P. Mahadevan, Fullerton, CA
Motherhood, Change and Love
Several articles in your July 2014 issue resonated with me: Ragini Tharoor Srinivasan on the value of “change,” Dilnavaz Bamboat on the value of “motherhood,” and Vibha Akkaraju who clearly loves her Mac Air and her domesticity. All are beautifully written and make us stretch ourselves. They are curiously, connected.
Change being inevitable, be it babies, bodies, businesses, the issue actually is: how do we assimilate the new and/or let go of the old? Cultivating “motherly love” or “maatru bhava” helps. It requires of us a host of paradoxical qualities: devotion and dispassion, empathy and discipline, nurturance and sacrifice. We need both Eros and Logos qualities to grow life’s network, to keep it flowing, to keep it trim, to “see” value.
We can sense the presence or absence of this love-quality—be it a family, a website, a book, a business, a person. And of course, it need not be “tethered” to a uterus.
Mala Setty, Long Beach, CA
Contributing to America?
The article by V.V. Sundaram (The Journey to Citizenship, India Currents, July 2012) is great on paper but are the majority of the people immigrating to the United States doing this for their own selfish motives or just because it suits them and their children?
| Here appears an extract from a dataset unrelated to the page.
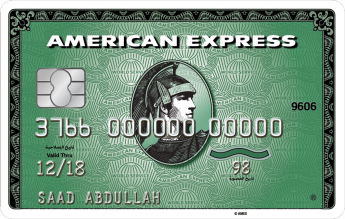 American Express Green standard credit and rewards card card, Aman Bank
How many are paying taxes on their world wide income and abiding by the laws of this country or even acclimatizing to the American way. There are so many immigrants who are using this for convenience of travel and to receive social benefits. Definitely NOT because they love this great land or for doing volunteer work for numerous organizations and helping others.
Path to Citizenship should not be this easy for this category who are mostly retired people. Majority of us are hard working tax paying American citizens and struggle to make a living each and every day. We are exhausting our resources by sponsoring people who are not going to really contribute to America but only be a burden on the system. How long will future generations keep paying for this? The children who sponsor them should be responsible for paying for their medical, not the states who are broke and cannot even take care of their tax abiding citizens.